Set of tasks:
a: From the post on importing Apple Watch exercise data into Microsoft Fabric, print the portion between "Three different copy" and "pdf['startdate'] = pd.to_datetime(pdf['startdate'])", inclusive.
b: Translate this sentence from the Apple Watch data post into Spanish: "XML is a terrible format to handle inside Fabric, so we need to first convert XML files into CSV format."

Passage:
Import Exercise Data from Apple Watch into Microsoft Fabric

I have been using Apple Watch to monitor my exercises, especially floorball exercises. While I love the Apple Watch product quality, ease of use and feel around my wrist it sadly lacks good statistic tools for exercise data. For example I tried to view the amount of training days within season 23-24 and I couldn’t find any way to do it. From that I got an idea to upload the exercise data into Microsoft Fabric and use some good old Pandas magic to calculate statistics.

Exporting Data from IPhone

You can export health data from Apple Watch quite easily. Open Health app, go to home page, click your initial icon on top right corner, scroll down and click export all health data. This creates bunch of XML files that holds your data. XML is a terrible format to handle inside Fabric, so we need to first convert XML files into CSV format. I used Web based tool called Apple Health XML to CSV Converter page to do the conversion.

Upload to Fabric

After converting the data we can upload it into Microsoft Fabric. To do this I simply created Lakehouse called TestLakehouse and used it’s built-in upload function to upload CSV files into Files section. This allows us to easily use them in Data Pipeline.

You can upload files into Data Lake through UI

Data Pipeline

I decided to use Data Pipeline tool to do the conversion from CSV to Delta Lake format, because Data Pipeline is simple and fast to build and it has nice CSV schema import feature. Data Pipeline is simple to build. You just need to add Copy data action, select file from Data Lake as source, change delimiter character to semicolon and import schema mapping. I noticed that converter added sep=; as first line in all files, so I removed it manually. By default the Fabric supports header line as first line, so you cannot have more in front of it. Otherwise it will mess up the schema import.

Mappings are auto generated from CSV headers

I wanted to import three different types of data: Heart rate, energy burned and exercise time. So I created Copy data action for all those files, with almost identical settings (source file is of course different and target table name).

Three different copy actions helps to debug problems compared to one bigger action

Data Analysis

After running the pipeline, we will have three new Delta Lake tables that hold the data. I am not very good at PowerBI so I decided to do the visualization and analysis by using Notebooks. First I wanted to understand what kind of data I’m holding. I loaded all the data from HeartRate table and drew a scatter plot from data. This is simple way to visualize the data. As seen in the picture below, the data holds multiple values per day. We can easily calculate min, max, mean etc. values for each day by using Pandas.

import pandas as pd
import matplotlib.pyplot as plt

df = spark.sql("SELECT * FROM TestLakehouse.`HeartRate`")
pdf = df.toPandas()

# We need to convert startdate and enddate to date type
pdf['startdate'] = pd.to_datetime(pdf['startdate'])
pdf['enddate'] = pd.to_datetime(pdf['enddate'])

# Drop all rows that has startdate less than 2023-08-01
pdf = pdf[pdf['startdate'] > '2023-08-01']

# Convert value to numeric
pdf['value'] = pd.to_numeric(pdf['value'])

Items:
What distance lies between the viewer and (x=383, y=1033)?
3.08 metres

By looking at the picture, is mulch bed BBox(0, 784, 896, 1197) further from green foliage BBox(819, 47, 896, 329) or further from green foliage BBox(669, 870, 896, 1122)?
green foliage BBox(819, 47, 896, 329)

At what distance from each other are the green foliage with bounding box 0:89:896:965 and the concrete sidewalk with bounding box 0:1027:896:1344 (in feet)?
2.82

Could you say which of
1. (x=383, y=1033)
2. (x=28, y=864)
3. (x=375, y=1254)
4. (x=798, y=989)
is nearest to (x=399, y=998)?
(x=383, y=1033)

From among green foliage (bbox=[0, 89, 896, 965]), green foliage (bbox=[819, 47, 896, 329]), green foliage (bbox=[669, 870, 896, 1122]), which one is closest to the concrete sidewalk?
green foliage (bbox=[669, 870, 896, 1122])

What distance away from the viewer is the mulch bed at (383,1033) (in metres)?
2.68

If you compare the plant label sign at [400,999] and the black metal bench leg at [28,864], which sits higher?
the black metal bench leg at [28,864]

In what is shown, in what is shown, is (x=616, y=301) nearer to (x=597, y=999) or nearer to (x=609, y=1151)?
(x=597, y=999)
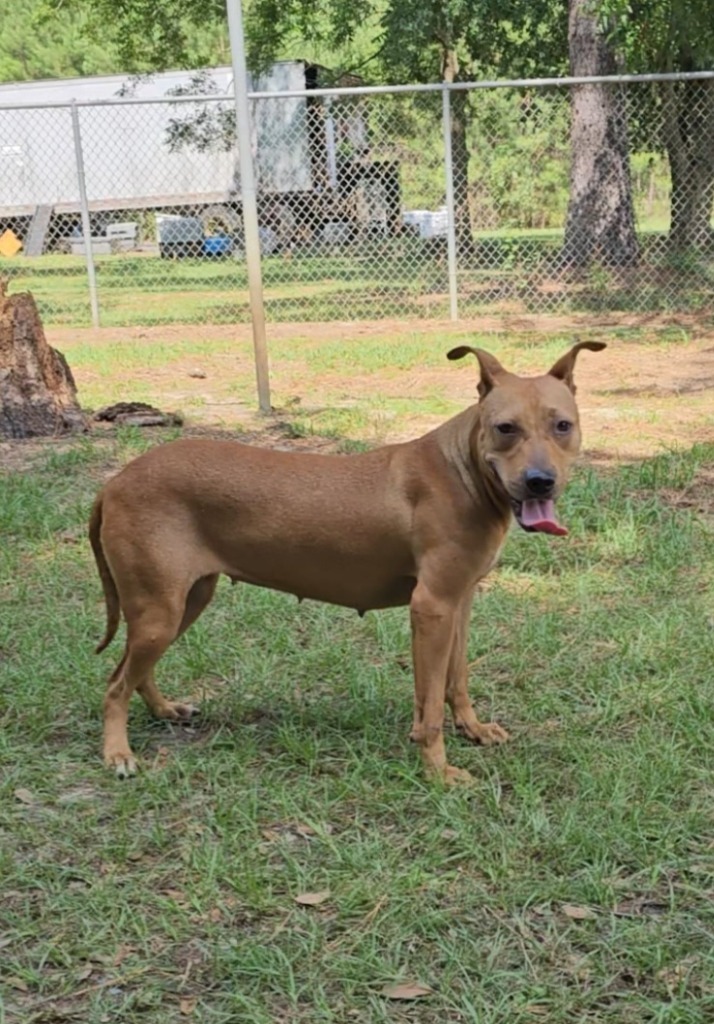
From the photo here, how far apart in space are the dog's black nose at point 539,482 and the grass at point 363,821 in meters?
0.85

Results of the tasks:
a:
Three different copy actions helps to debug problems compared to one bigger action

Data Analysis

After running the pipeline, we will have three new Delta Lake tables that hold the data. I am not very good at PowerBI so I decided to do the visualization and analysis by using Notebooks. First I wanted to understand what kind of data I’m holding. I loaded all the data from HeartRate table and drew a scatter plot from data. This is simple way to visualize the data. As seen in the picture below, the data holds multiple values per day. We can easily calculate min, max, mean etc. values for each day by using Pandas.

import pandas as pd
import matplotlib.pyplot as plt

df = spark.sql("SELECT * FROM TestLakehouse.`HeartRate`")
pdf = df.toPandas()

# We need to convert startdate and enddate to date type
pdf['startdate'] = pd.to_datetime(pdf['startdate'])

b: XML es un formato terrible para manejar dentro de Fabric, así que primero necesitamos convertir los archivos XML a formato CSV.